#### [ABOUT THIS EXERCISE]
Repeat exactly, and only, the lines of the entries below from the one with "Uninfected." through the one with "Plasmodium malariae.", both ends included.

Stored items
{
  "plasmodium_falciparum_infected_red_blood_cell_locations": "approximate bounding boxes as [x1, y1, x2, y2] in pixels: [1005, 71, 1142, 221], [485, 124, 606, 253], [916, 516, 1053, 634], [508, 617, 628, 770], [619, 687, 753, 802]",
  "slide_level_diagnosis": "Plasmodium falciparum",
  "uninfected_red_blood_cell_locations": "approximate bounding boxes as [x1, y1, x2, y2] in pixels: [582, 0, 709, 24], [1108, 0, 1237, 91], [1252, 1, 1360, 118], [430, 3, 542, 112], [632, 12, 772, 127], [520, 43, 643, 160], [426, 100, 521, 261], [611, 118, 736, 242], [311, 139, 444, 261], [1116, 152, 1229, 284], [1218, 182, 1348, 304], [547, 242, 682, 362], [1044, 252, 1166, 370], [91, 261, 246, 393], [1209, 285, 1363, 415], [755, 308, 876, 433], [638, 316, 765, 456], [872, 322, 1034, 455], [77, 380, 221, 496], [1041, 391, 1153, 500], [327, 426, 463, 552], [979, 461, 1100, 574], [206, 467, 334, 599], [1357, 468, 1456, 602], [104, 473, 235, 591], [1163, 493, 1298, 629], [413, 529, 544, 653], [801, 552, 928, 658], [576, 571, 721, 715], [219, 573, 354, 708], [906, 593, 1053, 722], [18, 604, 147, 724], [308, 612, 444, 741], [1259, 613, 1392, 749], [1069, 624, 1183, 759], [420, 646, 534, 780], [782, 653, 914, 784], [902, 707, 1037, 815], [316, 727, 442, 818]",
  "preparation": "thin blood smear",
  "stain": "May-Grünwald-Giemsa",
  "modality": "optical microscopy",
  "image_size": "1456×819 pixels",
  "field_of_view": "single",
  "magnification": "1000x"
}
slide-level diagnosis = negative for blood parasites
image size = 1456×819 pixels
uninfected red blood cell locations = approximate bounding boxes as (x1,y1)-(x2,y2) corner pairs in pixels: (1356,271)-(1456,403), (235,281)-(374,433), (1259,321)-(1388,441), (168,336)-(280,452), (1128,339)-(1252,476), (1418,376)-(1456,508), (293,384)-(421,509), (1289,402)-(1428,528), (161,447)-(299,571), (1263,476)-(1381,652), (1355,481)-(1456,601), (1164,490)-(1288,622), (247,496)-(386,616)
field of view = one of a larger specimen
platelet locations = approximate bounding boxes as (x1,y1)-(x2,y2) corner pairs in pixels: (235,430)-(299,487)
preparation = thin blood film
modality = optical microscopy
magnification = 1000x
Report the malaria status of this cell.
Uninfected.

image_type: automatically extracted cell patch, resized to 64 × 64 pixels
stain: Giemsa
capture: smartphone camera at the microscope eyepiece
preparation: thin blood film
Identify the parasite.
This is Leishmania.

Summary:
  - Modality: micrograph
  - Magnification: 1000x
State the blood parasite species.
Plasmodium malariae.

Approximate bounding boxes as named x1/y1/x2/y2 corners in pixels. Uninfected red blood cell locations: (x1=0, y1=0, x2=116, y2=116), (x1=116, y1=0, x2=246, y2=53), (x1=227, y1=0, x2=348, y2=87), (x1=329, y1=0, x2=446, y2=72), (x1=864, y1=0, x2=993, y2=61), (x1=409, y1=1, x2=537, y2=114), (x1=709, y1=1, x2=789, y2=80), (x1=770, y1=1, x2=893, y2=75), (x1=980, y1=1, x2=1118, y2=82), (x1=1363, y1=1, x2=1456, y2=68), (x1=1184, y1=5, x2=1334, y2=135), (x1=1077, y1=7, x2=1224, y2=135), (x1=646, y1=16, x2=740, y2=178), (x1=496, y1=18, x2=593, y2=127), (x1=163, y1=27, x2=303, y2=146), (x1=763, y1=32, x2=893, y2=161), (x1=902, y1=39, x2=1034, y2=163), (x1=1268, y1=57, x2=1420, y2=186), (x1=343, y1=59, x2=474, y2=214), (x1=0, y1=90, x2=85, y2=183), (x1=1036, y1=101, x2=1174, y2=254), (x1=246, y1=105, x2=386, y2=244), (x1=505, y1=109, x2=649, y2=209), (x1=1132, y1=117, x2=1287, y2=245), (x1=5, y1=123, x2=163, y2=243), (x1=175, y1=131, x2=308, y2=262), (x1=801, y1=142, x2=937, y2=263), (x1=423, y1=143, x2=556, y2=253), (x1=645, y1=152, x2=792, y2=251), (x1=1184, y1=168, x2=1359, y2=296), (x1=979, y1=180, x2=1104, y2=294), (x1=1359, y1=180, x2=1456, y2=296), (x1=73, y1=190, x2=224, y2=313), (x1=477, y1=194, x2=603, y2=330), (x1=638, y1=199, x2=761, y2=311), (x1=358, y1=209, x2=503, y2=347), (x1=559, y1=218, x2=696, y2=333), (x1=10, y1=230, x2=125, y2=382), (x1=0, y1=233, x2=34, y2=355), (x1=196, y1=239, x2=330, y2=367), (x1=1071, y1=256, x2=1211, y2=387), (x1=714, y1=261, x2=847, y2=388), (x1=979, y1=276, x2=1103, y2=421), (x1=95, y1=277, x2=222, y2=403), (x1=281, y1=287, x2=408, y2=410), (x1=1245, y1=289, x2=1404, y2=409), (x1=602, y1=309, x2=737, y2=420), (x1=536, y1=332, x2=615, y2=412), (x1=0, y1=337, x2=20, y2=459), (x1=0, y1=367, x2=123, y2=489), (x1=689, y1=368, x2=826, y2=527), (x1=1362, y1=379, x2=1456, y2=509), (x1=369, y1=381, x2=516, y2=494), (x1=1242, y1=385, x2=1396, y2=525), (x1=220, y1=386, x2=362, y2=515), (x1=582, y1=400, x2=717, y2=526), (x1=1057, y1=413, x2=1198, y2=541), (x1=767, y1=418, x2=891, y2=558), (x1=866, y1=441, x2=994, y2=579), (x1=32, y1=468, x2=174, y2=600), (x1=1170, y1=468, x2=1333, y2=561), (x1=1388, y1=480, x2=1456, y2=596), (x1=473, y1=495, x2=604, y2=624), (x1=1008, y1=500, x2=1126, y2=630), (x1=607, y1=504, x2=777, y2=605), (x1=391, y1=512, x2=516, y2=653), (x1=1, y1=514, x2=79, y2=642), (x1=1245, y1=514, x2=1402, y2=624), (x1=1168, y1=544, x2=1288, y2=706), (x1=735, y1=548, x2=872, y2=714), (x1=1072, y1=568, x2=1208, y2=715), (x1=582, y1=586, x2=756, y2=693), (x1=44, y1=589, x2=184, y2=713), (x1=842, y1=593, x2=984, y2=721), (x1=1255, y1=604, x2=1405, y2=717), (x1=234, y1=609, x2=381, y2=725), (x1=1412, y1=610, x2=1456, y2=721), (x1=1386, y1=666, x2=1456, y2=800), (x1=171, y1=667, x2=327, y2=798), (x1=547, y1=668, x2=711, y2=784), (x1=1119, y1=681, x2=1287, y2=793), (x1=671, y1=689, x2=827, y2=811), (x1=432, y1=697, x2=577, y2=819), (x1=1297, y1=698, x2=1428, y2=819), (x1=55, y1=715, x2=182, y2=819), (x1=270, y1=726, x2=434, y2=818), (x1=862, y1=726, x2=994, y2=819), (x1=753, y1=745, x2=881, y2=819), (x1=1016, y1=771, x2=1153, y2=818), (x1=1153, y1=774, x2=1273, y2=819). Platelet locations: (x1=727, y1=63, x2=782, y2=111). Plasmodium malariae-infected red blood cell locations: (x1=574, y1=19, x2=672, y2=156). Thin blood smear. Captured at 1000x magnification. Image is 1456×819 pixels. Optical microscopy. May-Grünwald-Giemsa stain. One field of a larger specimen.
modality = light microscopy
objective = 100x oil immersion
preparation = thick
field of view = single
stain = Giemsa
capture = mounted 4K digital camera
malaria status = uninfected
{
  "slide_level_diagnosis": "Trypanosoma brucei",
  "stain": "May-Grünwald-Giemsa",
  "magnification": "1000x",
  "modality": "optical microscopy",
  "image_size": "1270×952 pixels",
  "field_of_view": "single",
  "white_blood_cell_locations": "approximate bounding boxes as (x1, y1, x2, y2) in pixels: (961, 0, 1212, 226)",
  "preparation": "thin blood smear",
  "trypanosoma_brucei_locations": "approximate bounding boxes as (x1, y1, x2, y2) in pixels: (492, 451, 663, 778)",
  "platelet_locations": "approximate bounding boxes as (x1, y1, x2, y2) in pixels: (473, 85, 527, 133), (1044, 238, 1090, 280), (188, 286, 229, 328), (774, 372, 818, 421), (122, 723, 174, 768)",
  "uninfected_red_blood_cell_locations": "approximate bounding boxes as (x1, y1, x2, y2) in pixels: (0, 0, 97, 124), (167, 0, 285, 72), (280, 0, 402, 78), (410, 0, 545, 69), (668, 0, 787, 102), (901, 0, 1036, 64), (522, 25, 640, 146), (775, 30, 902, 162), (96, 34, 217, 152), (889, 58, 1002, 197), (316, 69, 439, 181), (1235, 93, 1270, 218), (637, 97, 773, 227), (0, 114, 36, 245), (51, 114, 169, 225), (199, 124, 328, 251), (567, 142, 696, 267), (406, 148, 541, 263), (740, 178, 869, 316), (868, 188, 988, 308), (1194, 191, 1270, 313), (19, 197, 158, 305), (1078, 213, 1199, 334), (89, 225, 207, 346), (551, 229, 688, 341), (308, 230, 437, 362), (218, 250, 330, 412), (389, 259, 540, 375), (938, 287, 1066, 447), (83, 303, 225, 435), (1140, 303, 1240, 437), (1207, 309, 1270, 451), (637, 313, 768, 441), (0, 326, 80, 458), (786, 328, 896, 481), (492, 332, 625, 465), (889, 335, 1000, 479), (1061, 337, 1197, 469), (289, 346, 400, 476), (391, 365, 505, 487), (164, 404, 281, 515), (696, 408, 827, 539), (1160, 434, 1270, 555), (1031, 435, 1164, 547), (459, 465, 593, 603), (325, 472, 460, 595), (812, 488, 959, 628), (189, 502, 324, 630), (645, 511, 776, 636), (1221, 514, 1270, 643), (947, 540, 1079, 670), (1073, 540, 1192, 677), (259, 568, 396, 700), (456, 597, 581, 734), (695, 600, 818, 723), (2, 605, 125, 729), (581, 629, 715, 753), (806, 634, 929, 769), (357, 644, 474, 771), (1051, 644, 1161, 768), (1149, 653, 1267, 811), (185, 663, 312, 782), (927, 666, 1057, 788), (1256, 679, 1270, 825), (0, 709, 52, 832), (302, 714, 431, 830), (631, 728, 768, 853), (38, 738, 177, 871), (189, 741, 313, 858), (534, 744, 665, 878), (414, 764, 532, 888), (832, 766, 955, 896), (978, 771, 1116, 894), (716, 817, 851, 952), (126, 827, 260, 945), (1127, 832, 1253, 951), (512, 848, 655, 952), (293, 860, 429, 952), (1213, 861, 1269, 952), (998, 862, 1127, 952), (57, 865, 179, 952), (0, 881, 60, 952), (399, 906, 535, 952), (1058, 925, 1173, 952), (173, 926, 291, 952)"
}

#### [WRITTEN SOLUTION]
Uninfected.

image_type: automatically extracted cell patch, resized to 64 × 64 pixels
stain: Giemsa
capture: smartphone camera at the microscope eyepiece
preparation: thin blood film
Identify the parasite.
This is Leishmania.

Summary:
  - Modality: micrograph
  - Magnification: 1000x
State the blood parasite species.
Plasmodium malariae.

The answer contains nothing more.